Miscellany Migration

Banished from the kingdom of Kindah, the sixth-century prince and poet Imru al-Qays spent much of his life wandering the deserts of the Arabian Peninsula developing the literary genre wuquf ala al-atlal, or “stopping by the ruins.” “The courtyards and enclosures of the old home have become desolate,” he wrote in one verse, “the dung of the wild deer lies there thick as the seeds of pepper.”

Miscellany Food

The G8 met in Hokkaido, Japan, in July 2008 to address the global food crisis.
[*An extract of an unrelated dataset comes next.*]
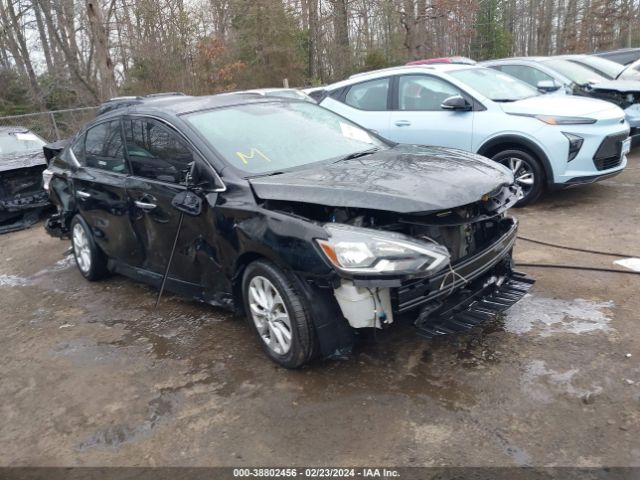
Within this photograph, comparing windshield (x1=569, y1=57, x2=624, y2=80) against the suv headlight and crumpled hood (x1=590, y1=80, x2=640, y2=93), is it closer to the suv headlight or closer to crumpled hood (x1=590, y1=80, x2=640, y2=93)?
crumpled hood (x1=590, y1=80, x2=640, y2=93)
Over an eighteen-course meal—including truffles, caviar, conger eel, Kyoto beef, and champagne—prepared by sixty chefs, the world leaders came to a consensus: “We are deeply concerned that the steep rise in global food prices coupled with availability problems in a number of developing countries is threatening global food security.”

Miscellany Death

“It is indeed impossible to imagine our own death,” Sigmund Freud wrote in 1915, “and whenever we attempt to do so, we can perceive that we are in fact still present as spectators. Hence the psychoanalytic school could venture on the assertion that, at bottom, no one believes in his own death, or to put the same thing another way, that, in the unconscious, every one of us is convinced of his own immortality.”

Miscellany The Sea

After Panama declared independence from Colombia in 1903, President Theodore Roosevelt attempted to quell suspicions that the U.S. had helped foment revolt in order to build the Panama Canal. Roosevelt asked Secretary of War Elihu Root if he had properly defended himself against accusations of wrongdoing. Root reportedly replied, “You certainly have, Mr. President. You have shown that you were accused of seduction, and you have conclusively proved that you were guilty of rape.”

Miscellany Communication

Having surrendered at the Appomattox Court House earlier that year, Gen. Robert E. Lee in 1865 became the president of Washington College—now Washington & Lee University—where he suggested, “The study of the mother tongue in any country is an important element of polite education, and is moreover valuable for its practical utility and necessary relation to other branches of learning.” He established in 1869 a chair in English language and literature, the first of its kind in the United States.

Miscellany Animals

Beaver fur can contain between 12,000 and 23,000 hairs per square centimeter, and it is particularly good for making thick, pliable, water-resistant felt. In 1733 the Hudson Bay Company valued one prime-quality beaver skin at the same worth as one brass kettle, two pounds of Brazilian tobacco, one gallon of brandy, or a pound and a half of gunpowder.